GSM

Message à mon supérieur et ami :
 
Il y a deux personnes en moi, dans mon cerveau :
 
La première personne, est celle qui a subi une baisse de sa rapidité d’exécution du travail (divisé par environ 6). Elle a énormément de mal à traiter des données factuelles. Elle lit les mots et ne comprend pas les phrases d’un CCTP ou autre document technique alors qu’avant elle comprenait et enregistrait dans un coin de sa mémoire. Elle ne retient pas les choses factuelles. Elle relit plusieurs fois, en se concentrant à mort, pour arriver à comprendre.
Elle ne comprend plus grand-chose aux problèmes techniques évoqués lors d’une réunion. Non pas parce qu’elle ne comprend plus la technique, mais qu’il lui faut beaucoup plus de temps pour comprendre. Alors, comme on ne répète pas et qu’on passe à un autre problème et bien elle n’a pas le temps de comprendre quoi que ce soit.

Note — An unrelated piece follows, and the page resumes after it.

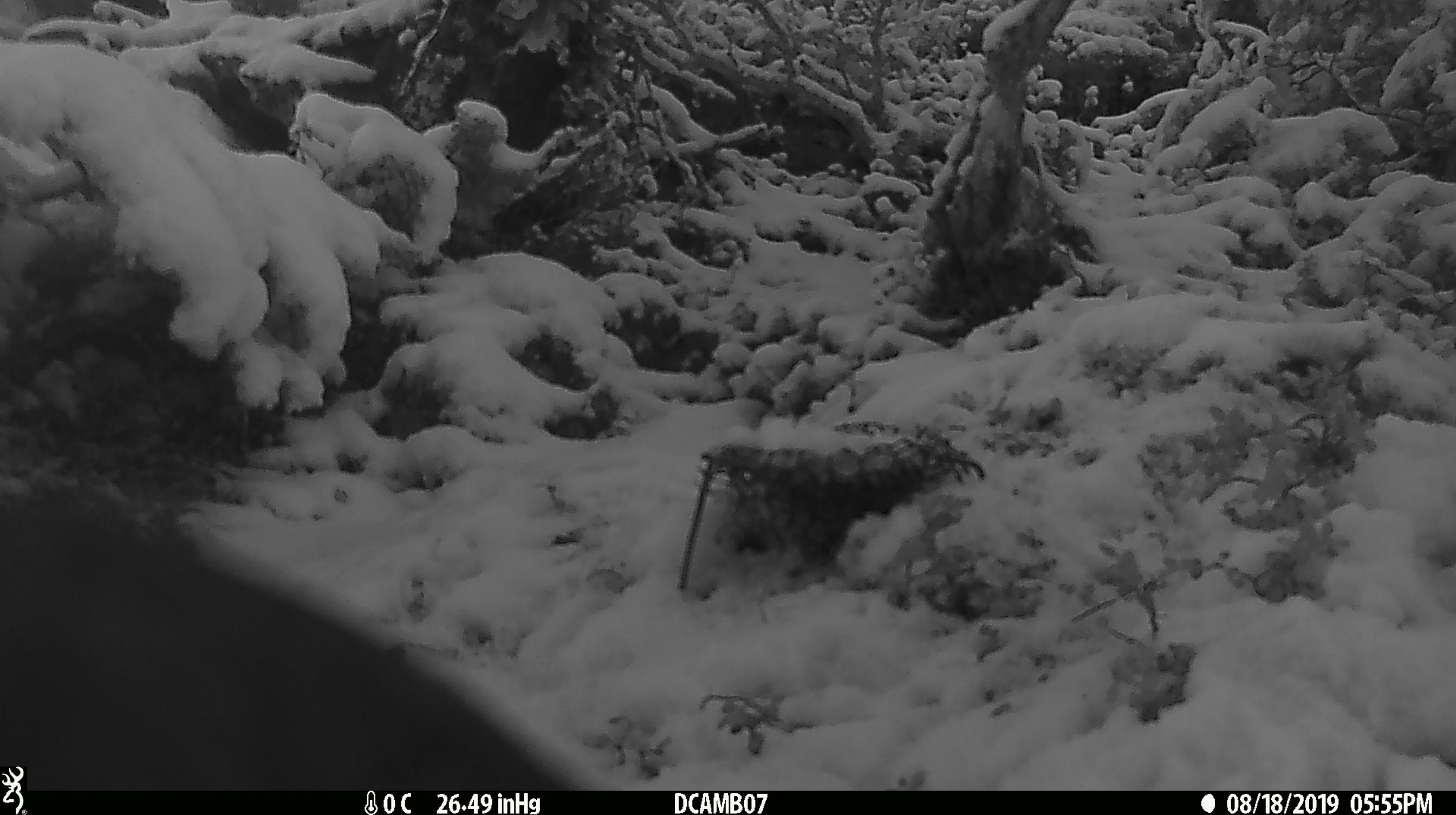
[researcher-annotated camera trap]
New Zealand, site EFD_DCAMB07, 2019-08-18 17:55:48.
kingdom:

Elle se concentre et a un mal de crâne terrible. Elle est obligée de faire des pauses afin que le mal de tête cesse. Cet effort terrible la fatigue, ce qui n’arrange pas son inefficacité et on peut la voir bailler vers dix heures du matin, déjà épuisée. Elle fait plein d’erreurs. Elle passe beaucoup de temps à les corriger. Il y a des erreurs qu’elle ne voit pas, dont certaines sont détectées à temps ou trop tard par ses collègues. Mêmes les tâches de planification sur « Project » qu’elle adorait faire, sont devenues difficiles au niveau de la prise en charge des données.
 
Il y a la deuxième personne, aussi intelligente qu’avant, qui a la même sensibilité qu’avant, la même lucidité, la même conscience professionnelle qu’avant. Cette personne analyse cette situation. Elle a voulu reprendre le travail afin de constater l’étendue des dégâts. Elle s’est aperçu qu’elle retenait bien les données touchant l’affect. Exemple, quand la première personne s’aperçoit d’une erreur ou que quelqu’un lui signale l’erreur, la deuxième personne s’en souvient, parce que tout simplement elle est vexée et a honte. Mais ce n’est pas pour autant que la donnée factuelle objet de l’erreur sera mémorisée. Parfois oui, parfois non.

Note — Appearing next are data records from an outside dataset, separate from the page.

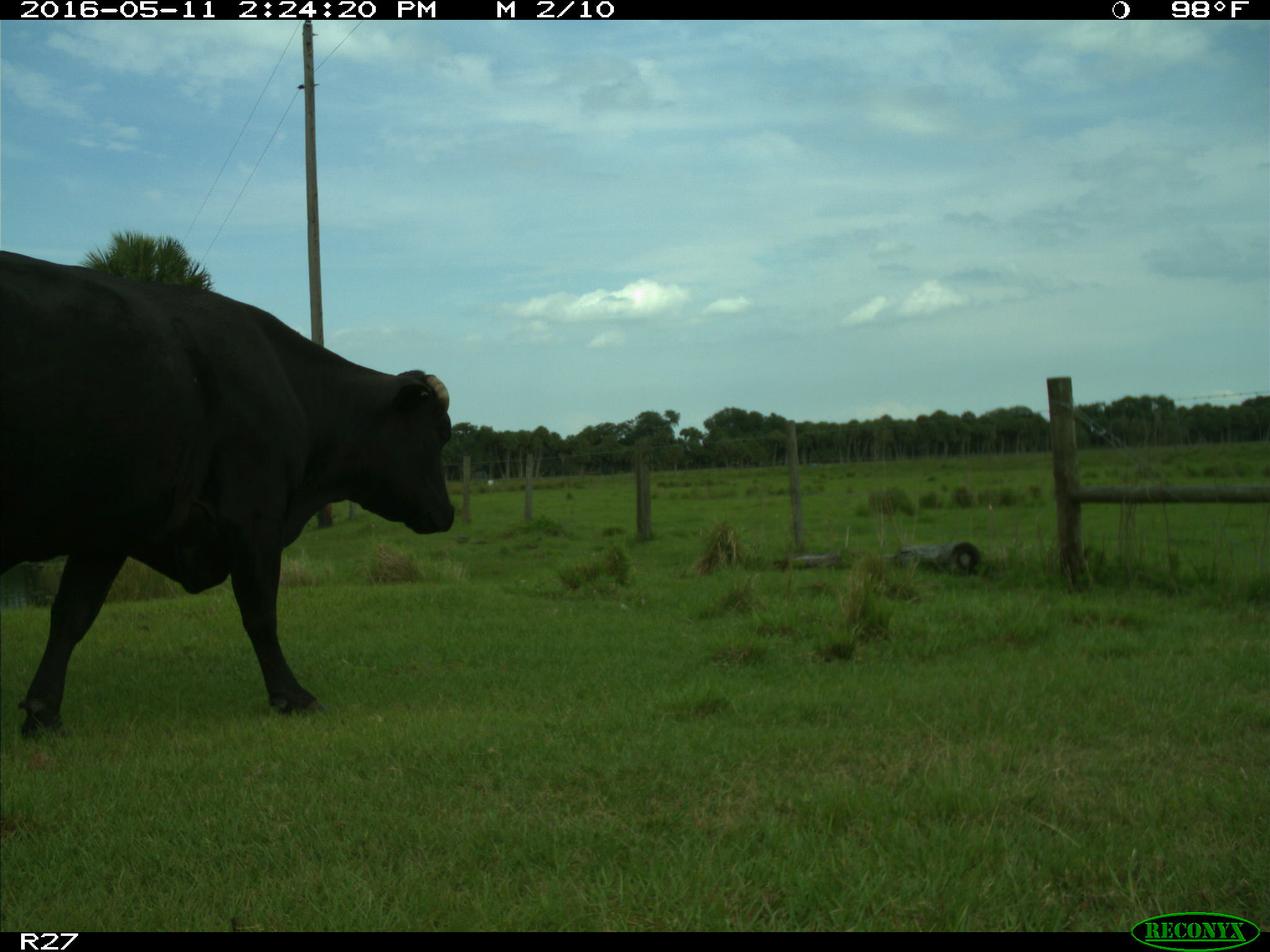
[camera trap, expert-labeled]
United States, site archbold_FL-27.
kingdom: Animalia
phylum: Chordata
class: Mammalia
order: Artiodactyla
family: Bovidae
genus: Bos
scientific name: Bos taurus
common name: domestic cow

C’est cette deuxième personne, qui « force » la première à faire son travail, jusqu’à la limite de l’épuisement. Jusqu’à temps que la fatigue qui touche les deux personnes, annihile la force des deux et en particulier la volonté de la deuxième personne.

 

Cette deuxième personne, s’est aperçue, en expérimentant ses capacités résiduelles, que si ses facultés concernant, le « traitement » et la compréhension des données factuelles étaient très diminués, en revanche elle avait des facilités ignorées jusqu’alors, à écrire sur des sujets sociétaux, politiques, se rapportant à l’humain.
Elle s’est rendue compte qu’elle savait écrire un épisode de sa vie. Elle sait communiquer sur les sujets concernant l’affect, concernant l’expérience de sa vie passée et traiter des thèmes sur la psychologie de ses contemporains.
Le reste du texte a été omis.